A **Sequence Logo** shows the frequency of each residue and the level of conservation This is the logo for the multiple alignment of a *transcription factor binding site*. See **www.prodoric.de**

December 4th, 2017

A **Sequence Logo** shows the frequency of each residue and the level of conservation This is the logo for the multiple alignment of a *transcription factor binding site*. See **www.prodoric.de**

We align sequences of some class. The alignment can show what characterizes the class.

From the empirical (position specific) frequencies we can estimate the probability \[\Pr(s_k=\text{"A"}\vert s\text{ is a Binding Site})\] that position \(k\) in sequence \(s\) is an ‘A’, given that \(s\) is a binding site

Not all probability distributions are equal.

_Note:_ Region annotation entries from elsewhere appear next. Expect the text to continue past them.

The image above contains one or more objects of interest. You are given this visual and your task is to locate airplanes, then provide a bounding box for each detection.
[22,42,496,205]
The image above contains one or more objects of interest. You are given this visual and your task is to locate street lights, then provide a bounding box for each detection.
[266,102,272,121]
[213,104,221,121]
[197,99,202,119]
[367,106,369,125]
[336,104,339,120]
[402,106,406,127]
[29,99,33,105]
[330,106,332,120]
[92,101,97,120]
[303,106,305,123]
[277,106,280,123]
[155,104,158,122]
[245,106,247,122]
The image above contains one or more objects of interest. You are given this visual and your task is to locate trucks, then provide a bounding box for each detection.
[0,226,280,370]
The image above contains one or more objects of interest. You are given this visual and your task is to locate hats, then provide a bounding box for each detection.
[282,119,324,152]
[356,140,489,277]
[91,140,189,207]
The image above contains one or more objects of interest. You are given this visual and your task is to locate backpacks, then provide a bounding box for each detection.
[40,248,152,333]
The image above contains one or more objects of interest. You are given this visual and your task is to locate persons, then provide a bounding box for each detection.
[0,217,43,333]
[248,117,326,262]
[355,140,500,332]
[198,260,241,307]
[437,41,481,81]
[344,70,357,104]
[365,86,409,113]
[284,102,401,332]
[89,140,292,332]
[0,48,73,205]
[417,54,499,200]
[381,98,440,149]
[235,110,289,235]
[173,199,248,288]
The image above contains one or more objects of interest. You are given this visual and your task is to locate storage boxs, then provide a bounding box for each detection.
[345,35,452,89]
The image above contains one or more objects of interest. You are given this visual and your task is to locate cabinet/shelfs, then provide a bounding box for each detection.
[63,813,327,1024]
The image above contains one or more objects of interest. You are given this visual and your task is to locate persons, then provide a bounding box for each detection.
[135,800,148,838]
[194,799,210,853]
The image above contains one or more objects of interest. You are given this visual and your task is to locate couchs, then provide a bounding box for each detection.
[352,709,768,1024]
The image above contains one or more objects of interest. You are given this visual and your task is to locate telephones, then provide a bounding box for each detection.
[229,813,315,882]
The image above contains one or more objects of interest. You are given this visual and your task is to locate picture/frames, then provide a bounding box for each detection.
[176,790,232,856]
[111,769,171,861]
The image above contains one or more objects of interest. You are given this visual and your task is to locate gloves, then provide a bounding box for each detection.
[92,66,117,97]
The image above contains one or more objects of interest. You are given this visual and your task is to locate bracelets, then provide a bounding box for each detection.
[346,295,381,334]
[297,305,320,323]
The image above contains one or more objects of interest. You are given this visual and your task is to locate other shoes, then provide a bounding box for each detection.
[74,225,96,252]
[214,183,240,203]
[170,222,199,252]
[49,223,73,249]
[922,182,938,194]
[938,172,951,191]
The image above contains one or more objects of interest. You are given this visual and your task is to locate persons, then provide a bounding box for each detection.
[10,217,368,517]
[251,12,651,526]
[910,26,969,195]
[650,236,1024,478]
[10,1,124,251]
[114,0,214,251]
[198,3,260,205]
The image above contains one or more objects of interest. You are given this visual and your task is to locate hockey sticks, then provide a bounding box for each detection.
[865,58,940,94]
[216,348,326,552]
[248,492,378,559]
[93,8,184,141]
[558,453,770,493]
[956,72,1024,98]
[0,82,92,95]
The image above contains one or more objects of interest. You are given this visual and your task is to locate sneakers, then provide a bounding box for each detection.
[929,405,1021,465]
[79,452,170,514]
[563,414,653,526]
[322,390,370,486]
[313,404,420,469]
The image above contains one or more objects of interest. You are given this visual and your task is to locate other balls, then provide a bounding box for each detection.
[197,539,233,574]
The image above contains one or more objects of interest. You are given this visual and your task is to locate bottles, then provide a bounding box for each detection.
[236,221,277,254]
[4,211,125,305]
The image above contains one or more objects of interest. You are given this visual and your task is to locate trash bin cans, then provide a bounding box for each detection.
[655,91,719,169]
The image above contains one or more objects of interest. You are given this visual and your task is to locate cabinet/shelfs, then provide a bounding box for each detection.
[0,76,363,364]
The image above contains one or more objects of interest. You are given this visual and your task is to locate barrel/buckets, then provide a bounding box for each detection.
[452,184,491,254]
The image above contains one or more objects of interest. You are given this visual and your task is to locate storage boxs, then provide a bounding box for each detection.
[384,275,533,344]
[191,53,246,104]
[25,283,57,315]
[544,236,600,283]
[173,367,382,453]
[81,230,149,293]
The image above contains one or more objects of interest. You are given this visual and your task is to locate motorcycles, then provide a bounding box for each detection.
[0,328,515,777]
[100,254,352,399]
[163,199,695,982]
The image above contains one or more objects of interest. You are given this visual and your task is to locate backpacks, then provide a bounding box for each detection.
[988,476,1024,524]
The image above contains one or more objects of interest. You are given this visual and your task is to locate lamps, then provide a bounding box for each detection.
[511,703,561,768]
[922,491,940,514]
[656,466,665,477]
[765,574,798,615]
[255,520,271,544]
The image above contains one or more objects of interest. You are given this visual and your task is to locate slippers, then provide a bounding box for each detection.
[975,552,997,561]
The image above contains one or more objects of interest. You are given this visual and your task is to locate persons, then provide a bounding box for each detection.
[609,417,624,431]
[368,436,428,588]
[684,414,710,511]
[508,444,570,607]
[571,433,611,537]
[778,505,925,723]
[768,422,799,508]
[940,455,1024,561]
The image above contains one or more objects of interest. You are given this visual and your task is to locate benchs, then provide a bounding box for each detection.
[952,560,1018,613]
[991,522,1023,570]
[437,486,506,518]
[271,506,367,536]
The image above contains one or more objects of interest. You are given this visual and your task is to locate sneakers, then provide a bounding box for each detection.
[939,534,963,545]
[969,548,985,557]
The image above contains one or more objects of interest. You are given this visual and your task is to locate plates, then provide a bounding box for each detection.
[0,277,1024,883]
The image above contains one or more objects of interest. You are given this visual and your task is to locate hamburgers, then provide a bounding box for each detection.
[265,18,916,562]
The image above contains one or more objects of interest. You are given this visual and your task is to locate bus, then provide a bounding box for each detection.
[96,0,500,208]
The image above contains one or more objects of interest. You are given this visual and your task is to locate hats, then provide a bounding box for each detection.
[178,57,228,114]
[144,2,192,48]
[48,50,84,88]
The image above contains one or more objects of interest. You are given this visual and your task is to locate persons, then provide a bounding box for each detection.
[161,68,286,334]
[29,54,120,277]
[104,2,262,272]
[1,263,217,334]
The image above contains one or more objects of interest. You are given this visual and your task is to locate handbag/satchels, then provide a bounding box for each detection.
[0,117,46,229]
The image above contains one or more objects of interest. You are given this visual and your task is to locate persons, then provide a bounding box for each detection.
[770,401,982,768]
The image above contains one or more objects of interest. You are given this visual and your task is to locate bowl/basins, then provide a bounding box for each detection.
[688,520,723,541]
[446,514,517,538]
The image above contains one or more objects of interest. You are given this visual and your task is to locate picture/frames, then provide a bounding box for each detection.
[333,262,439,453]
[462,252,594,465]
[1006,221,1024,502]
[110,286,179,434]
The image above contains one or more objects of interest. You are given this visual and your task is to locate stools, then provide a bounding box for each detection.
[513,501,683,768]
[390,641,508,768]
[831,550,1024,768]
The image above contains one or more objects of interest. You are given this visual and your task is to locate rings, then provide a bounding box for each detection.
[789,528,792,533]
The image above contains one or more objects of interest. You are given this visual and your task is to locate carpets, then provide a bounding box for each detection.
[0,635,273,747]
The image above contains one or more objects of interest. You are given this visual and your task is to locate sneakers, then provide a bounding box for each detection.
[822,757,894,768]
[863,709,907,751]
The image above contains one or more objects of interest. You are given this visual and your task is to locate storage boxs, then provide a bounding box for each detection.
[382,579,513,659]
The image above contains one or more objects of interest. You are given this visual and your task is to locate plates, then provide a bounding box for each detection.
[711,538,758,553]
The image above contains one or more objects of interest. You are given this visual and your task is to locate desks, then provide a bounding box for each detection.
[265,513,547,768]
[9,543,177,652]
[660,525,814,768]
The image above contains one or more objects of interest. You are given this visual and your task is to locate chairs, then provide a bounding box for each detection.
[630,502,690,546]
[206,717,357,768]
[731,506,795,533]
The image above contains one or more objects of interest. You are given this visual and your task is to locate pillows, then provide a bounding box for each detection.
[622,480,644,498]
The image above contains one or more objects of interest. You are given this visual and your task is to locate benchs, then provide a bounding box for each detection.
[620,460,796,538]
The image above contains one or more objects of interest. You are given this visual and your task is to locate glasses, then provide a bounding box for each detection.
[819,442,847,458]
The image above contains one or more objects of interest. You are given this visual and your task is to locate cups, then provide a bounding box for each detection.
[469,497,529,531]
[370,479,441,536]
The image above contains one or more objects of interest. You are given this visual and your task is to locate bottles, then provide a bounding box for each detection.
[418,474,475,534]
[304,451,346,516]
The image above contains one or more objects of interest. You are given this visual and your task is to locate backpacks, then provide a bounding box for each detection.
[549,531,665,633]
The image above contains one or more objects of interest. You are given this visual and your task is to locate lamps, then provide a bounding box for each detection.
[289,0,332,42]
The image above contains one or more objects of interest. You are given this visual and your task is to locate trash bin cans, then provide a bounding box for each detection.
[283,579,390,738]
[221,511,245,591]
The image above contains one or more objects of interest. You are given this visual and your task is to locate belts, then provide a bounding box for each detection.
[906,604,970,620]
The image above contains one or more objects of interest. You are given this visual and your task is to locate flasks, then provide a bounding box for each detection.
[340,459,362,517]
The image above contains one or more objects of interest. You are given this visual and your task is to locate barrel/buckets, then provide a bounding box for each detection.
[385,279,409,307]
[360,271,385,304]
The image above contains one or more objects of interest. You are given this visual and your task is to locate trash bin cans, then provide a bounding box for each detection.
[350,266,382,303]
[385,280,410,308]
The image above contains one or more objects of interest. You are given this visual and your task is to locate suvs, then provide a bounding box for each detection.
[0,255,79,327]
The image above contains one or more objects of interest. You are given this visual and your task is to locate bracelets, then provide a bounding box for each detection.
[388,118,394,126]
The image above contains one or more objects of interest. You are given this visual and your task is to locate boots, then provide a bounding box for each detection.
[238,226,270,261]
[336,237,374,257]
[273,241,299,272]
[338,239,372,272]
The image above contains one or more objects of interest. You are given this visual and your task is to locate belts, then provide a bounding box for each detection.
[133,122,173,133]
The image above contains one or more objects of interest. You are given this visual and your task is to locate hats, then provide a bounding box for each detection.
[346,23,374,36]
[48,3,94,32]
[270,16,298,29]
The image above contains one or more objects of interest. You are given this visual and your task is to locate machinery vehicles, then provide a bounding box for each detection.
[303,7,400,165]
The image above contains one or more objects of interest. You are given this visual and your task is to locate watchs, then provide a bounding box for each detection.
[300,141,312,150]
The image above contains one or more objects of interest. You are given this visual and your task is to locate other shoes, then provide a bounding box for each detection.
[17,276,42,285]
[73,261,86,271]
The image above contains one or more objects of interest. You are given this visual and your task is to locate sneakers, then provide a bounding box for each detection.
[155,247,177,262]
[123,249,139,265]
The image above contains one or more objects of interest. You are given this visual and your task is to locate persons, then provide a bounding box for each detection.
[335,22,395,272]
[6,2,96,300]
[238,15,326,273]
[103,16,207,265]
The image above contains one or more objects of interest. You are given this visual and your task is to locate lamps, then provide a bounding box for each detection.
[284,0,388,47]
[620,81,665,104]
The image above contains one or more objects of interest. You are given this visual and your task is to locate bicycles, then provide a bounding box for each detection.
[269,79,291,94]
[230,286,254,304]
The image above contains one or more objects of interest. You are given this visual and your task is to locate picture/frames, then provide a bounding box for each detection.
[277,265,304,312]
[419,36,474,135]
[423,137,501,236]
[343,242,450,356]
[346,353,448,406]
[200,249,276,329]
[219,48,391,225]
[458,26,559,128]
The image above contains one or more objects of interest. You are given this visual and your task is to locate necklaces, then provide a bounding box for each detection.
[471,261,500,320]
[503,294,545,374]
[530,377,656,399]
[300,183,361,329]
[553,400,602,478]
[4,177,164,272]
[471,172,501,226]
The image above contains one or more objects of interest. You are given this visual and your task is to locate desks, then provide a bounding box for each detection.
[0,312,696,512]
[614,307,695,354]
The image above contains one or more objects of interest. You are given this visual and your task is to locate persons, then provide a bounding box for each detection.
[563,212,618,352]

If \[\begin{aligned}\Pr(s_k=\text{"A"}\vert s\in BS)&=\Pr(s_k=\text{"C"}\vert s\in BS)\\ &=\Pr(s_k=\text{"G"}\vert s\in BS)\\&=\Pr(s_k=\text{"T"}\vert s\in BS)\end{aligned}\] then the residue is completely random and we do not know anything. On the other side, if \[\Pr(s_k=\text{"A"}\vert s\in BS)=1 \qquad \Pr(s_k\not=\text{"A"}\vert s\in BS)=0\] then we know everything

Some probability distributions give more information. How much?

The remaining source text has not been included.